Autumn began with a sense that all was well in the world. Bracken fell upon itself like clockwork; lapwings called in the fatly ripened moon and it was time for everything which had been laid out with such care and expansion to be gently tidied away. With a smell of beechmast and pigeon down in the sea-breeze, it seemed like there was nothing to fear from a descent into shortening days.
But then there were maggots in the fleeces, and the sudden loss of four fat lambs which should’ve been sold through the market. Their bellies burst like rotten pears, and several were only saved at the expense of deep holes carved in their sweaty, stinking wool. These ones lived, but they’re almost mad with recovery now, swathed in scabs and papery-wastes of purpled parchment skin. They’ve forgotten how to run away from me; instead, they roll their eyes and lie apart from the flock like ghosts.

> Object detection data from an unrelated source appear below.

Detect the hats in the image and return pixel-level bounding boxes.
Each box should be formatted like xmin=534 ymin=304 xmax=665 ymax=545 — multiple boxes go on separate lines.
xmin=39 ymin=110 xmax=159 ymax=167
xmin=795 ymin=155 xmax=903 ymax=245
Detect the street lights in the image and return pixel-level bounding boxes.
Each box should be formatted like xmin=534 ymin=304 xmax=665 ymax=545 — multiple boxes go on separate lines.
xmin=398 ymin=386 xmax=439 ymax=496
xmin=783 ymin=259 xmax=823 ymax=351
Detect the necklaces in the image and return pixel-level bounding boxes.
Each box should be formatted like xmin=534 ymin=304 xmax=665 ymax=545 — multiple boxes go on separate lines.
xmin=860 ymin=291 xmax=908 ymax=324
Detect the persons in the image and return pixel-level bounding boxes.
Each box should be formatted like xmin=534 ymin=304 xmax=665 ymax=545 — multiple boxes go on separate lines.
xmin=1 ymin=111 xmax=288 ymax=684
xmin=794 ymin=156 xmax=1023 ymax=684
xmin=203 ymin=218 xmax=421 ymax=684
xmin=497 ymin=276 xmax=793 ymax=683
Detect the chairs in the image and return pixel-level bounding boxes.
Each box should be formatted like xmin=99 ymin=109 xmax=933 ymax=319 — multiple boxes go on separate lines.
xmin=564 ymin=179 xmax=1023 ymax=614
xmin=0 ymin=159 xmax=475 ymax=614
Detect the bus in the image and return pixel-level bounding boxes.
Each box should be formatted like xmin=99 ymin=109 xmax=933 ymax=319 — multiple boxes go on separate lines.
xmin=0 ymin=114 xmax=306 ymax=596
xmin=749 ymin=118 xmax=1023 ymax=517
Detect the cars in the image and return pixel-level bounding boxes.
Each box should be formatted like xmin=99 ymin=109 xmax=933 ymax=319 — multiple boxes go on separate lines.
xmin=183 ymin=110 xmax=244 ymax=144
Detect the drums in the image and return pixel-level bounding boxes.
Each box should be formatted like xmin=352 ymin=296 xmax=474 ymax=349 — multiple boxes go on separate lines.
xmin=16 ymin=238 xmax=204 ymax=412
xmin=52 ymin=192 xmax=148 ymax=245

In the same twenty-four hour period, all my hoped-for apples fell to rot in the tumbling undergrowth; above them, firm brambles sank to sloppiness and the grass was darkened with wasps. Reaching for a sloe, I took the quarter inch steg of a blackthorn in the ball of my right hand’s index finger. Now most of that arm is useless; tight and pounding with frustrated blood, and a leak of pus from under the offended nail.
In the corrupting accumulation of these rots, there have been weird, unnerving dusks around the equinox – a crowding tint of eldritch light which lingers far into the evening like dust or an envelope which you know is bad news even before you’ve opened it. The ducks are discomfited by these evenings – the migrant geese which returned to the Solway on Thursday last week are wary; they stay high and show small interest in the land which rolls uneasily like a feverish sleeper in his bed. There’s no season of mellow fruitfulness here, and even the pigs which I killed in their sty saw me coming. They bumped their gums and took the moment from me. Afterwards, their long bodies were so dramatically harassed by blowflies that I had to butcher them both in less than twelve hours with the fear of waste and sour-meat close on my heels. And now I hardly trust the salt to cure their hams – I keep checking on the sides of bacon and belly-pork because surely nothing can go according to plan in this weather.
Then turning from the sudden crumble of summer, I found two hares lying dead in the garden. They were clean, immaculate young things, with no sign of violence, depredation or injury. Hares often die for a host of complex bacterial reasons, and it’s not unusual to find them dead or approaching their last gasp in the hedgefoot at this time of year. But it was jarring to find two in such close proximity, both discovered in the same gelatinous twilight… and if you were looking for portents and ill-omens, I suggest you take your pick from the selection above – because nothing is right here, and no consolation to be found in expectations of a crisp and rosy-cheeked trot into winter.